Why Men Are Particularly At Risk

High blood pressure, medically known as arterial hypertension, is one of the most common yet often undiagnosed risk factors for serious illnesses. Men over 40, in particular, are at risk of developing persistently elevated blood pressure readings, often without realizing it.

Because high blood pressure causes no symptoms for a long time, it is known as the "silent killer." However, if detected and treated early, the risk of heart attack, stroke, kidney failure, and erectile dysfunction can be significantly reduced.

For men, blood pressure control is therefore a central element of modern healthcare, especially in cases of concomitant overweight, stress, lack of exercise, or hormonal imbalance.

 

What is High Blood Pressure?

Blood pressure describes the force with which blood is pushed against the walls of the blood vessels. It consists of two values: systolic (pressure during a heartbeat) and diastolic (pressure during the resting phase).

By definition, high blood pressure is diagnosed when multiple measurements show values at or above 140 over 90 mmHg. Optimal values would be below 130 over 85 mmHg. However, many men are in the "pre-hypertensive range" without knowing it – an inconspicuous but dangerous state.

 

What are the Symptoms of High Blood Pressure?

In most cases, high blood pressure remains asymptomatic for a long time.
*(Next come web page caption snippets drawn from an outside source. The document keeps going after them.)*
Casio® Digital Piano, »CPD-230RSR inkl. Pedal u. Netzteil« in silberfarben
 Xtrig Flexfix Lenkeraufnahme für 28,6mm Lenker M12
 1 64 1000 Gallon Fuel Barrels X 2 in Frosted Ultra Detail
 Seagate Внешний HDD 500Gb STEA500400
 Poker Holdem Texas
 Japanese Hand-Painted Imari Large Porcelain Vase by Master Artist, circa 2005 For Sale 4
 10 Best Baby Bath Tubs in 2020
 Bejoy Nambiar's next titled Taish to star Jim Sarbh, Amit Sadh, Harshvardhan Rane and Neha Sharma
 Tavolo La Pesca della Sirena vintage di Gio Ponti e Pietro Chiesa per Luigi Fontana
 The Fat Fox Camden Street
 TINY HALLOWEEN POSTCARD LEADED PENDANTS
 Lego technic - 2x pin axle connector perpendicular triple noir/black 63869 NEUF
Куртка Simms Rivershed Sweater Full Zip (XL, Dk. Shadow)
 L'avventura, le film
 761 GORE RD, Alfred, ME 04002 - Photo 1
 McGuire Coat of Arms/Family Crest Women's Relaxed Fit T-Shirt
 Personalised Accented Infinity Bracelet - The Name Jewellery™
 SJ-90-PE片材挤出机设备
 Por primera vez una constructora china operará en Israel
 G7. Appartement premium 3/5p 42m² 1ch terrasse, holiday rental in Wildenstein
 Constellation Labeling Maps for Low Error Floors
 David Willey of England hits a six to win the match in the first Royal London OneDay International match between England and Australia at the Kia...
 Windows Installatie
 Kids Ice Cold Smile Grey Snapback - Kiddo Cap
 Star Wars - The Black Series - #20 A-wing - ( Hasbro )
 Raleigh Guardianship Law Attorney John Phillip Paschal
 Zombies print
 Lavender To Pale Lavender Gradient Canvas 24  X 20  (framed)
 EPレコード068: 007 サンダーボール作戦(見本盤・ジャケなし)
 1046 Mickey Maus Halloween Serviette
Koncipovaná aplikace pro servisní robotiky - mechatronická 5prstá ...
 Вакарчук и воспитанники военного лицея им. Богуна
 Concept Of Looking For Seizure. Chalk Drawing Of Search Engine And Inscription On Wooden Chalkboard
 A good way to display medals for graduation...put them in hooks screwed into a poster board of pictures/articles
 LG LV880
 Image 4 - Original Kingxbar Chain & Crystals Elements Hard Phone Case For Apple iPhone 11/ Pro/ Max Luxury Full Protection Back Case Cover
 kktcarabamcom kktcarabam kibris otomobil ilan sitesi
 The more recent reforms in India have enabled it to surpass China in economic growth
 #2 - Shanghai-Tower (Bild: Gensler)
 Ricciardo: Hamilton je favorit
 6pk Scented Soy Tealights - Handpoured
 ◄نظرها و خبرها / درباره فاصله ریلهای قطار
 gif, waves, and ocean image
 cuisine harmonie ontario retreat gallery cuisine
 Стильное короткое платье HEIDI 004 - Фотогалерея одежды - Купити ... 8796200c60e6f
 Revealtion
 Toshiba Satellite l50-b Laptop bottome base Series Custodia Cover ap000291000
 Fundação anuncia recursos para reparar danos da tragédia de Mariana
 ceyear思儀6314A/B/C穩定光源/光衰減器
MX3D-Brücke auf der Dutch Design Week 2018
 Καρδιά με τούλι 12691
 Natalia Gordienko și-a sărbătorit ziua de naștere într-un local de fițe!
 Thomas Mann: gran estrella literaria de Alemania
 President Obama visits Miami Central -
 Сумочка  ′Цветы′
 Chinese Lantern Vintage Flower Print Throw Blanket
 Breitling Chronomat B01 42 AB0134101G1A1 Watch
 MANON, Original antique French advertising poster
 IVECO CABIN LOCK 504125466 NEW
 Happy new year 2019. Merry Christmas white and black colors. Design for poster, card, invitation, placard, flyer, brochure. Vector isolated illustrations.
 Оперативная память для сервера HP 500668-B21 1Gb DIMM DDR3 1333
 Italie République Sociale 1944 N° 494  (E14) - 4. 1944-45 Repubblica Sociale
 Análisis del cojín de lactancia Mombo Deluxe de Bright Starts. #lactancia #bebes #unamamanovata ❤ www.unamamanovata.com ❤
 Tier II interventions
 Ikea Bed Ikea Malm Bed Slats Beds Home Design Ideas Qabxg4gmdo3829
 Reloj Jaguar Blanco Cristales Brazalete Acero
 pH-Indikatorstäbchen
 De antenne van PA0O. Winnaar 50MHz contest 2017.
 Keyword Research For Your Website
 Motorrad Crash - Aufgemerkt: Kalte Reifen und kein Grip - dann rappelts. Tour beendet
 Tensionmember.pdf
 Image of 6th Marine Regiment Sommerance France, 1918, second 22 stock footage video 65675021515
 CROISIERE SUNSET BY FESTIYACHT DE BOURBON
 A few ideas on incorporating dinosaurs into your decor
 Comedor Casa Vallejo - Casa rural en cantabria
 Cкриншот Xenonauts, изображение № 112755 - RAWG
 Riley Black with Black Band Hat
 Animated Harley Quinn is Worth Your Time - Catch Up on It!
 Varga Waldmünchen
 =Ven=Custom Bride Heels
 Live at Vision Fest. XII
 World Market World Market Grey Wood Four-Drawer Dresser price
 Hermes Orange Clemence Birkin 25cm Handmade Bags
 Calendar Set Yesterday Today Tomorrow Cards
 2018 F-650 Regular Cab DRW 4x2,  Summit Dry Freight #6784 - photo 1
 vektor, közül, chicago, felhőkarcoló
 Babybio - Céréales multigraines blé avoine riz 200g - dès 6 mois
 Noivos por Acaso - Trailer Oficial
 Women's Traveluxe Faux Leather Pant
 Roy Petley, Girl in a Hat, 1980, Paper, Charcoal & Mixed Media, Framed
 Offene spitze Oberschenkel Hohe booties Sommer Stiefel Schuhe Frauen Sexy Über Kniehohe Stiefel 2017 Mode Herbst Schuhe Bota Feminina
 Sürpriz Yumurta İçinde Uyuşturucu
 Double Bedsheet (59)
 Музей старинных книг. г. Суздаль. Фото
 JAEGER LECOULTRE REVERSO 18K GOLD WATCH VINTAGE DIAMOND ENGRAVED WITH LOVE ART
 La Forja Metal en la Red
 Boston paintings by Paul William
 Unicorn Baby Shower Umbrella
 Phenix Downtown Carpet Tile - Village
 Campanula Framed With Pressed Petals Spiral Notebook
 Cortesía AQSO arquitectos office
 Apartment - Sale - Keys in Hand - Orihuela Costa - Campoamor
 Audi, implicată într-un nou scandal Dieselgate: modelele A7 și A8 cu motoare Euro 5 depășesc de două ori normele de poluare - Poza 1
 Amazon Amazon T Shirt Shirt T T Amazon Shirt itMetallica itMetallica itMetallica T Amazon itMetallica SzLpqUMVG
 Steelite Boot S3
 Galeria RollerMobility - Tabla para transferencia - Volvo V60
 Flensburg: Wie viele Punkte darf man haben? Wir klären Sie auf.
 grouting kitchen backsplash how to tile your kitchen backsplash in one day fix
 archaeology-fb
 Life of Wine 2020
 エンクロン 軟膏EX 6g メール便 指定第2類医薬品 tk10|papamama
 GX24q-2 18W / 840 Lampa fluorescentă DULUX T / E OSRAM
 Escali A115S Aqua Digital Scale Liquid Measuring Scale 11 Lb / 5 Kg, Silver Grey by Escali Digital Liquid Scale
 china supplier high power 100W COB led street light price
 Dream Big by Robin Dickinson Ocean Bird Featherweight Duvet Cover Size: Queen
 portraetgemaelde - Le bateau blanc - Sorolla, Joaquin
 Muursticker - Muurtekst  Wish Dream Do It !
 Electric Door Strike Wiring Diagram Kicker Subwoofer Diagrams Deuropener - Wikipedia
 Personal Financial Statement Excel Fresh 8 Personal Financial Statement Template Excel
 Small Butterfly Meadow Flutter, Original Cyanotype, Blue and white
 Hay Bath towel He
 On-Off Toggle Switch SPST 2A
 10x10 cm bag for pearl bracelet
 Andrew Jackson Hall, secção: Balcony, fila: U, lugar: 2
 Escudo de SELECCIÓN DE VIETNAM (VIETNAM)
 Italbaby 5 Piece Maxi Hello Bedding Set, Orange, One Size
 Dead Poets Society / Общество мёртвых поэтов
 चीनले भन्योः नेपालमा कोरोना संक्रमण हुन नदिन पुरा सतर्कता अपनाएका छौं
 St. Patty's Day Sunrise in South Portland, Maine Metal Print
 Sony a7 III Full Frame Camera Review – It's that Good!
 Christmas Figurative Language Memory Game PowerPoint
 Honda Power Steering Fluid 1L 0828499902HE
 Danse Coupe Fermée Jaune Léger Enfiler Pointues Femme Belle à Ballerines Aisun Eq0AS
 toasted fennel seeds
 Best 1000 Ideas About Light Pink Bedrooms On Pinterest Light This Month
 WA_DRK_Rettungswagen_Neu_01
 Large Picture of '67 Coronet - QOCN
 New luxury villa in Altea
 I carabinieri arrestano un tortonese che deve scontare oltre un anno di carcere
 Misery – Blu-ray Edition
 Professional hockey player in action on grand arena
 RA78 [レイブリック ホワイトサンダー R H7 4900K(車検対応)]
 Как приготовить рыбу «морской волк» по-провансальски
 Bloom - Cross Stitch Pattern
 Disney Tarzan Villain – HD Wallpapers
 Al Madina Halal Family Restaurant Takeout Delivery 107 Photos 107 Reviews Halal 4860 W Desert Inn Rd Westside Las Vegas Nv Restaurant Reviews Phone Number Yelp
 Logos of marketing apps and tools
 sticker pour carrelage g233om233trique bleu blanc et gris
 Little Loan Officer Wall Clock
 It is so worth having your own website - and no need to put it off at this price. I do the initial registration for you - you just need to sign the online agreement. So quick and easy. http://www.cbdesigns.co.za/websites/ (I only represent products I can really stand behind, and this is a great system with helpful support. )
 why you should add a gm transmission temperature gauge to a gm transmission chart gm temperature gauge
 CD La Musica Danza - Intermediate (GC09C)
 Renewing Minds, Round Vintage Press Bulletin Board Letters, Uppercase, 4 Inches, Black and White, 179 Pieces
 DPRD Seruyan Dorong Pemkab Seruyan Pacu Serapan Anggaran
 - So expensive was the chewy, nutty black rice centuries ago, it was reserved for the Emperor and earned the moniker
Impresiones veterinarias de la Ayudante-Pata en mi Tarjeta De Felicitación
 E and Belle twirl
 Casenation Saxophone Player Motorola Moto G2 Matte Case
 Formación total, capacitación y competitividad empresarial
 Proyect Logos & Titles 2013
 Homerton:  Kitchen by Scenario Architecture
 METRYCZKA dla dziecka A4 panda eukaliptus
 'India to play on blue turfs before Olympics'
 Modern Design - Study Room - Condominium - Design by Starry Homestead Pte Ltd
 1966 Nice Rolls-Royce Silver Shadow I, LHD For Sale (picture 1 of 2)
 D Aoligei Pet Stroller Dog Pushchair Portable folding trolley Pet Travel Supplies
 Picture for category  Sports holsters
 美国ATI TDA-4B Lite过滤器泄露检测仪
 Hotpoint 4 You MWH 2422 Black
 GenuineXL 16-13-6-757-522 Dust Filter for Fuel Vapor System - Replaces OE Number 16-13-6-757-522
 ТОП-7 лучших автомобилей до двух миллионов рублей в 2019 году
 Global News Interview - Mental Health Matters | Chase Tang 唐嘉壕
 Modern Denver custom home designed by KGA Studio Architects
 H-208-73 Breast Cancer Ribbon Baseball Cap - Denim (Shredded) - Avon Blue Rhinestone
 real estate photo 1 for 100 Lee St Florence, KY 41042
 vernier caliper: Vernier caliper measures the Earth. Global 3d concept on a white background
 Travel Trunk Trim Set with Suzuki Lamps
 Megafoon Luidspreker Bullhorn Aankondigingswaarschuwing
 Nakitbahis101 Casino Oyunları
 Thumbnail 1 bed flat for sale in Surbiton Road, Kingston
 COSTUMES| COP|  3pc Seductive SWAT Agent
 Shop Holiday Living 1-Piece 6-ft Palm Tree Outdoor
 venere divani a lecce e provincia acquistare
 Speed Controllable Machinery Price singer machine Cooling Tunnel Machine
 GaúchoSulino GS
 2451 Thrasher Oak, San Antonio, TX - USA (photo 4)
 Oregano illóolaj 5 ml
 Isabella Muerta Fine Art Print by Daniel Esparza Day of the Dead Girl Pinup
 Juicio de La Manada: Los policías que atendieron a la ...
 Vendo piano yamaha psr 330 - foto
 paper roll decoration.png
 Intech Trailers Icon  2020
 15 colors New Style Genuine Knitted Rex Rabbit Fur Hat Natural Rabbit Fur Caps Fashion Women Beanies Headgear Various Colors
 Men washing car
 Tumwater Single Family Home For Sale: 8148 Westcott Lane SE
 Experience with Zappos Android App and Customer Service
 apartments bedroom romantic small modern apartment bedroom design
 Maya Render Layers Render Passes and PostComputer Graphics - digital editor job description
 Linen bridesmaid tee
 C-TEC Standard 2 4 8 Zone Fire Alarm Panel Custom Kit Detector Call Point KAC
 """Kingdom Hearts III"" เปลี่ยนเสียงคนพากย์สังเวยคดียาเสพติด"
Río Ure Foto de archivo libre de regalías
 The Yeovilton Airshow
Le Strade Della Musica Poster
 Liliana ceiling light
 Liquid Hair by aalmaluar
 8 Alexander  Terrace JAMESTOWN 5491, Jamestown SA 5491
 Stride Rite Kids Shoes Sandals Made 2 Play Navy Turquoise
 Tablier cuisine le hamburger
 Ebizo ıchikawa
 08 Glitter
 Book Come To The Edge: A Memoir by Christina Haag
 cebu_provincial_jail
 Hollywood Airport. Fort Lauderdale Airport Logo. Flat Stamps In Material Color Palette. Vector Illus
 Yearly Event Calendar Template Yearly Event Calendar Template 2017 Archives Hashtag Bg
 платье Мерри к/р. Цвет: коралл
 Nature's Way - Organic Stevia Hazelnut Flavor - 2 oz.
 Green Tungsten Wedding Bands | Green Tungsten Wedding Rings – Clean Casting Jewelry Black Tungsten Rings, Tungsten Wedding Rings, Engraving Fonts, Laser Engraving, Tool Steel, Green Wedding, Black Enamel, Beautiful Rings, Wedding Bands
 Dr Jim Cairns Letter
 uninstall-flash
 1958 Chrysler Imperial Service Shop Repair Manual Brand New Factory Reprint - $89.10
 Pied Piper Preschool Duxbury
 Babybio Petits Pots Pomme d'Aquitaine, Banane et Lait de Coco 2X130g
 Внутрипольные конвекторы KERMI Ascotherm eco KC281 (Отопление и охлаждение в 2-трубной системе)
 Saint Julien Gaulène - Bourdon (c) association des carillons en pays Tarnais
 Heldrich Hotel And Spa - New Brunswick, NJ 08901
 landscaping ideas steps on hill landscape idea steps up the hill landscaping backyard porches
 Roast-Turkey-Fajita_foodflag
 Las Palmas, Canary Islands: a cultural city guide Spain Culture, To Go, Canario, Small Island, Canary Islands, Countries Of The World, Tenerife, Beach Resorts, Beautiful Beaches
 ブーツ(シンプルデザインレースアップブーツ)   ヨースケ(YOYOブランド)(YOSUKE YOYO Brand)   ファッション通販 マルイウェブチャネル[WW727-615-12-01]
Many men only find out about it through routine examinations or secondary diseases. Nevertheless, there are typical signs that may indicate elevated blood pressure:

  • Morning headaches
  • Feeling of pressure in the head
  • Dizziness or ringing in the ears
  • Nervousness or inner restlessness
  • Sleep disturbances
  • Palpitations
  • Vision problems

These symptoms are not specific, but they should be understood as warning signs for men over 35, especially in combination with stress, overweight, or declining performance.

 

What are the Causes and Risk Factors in Men?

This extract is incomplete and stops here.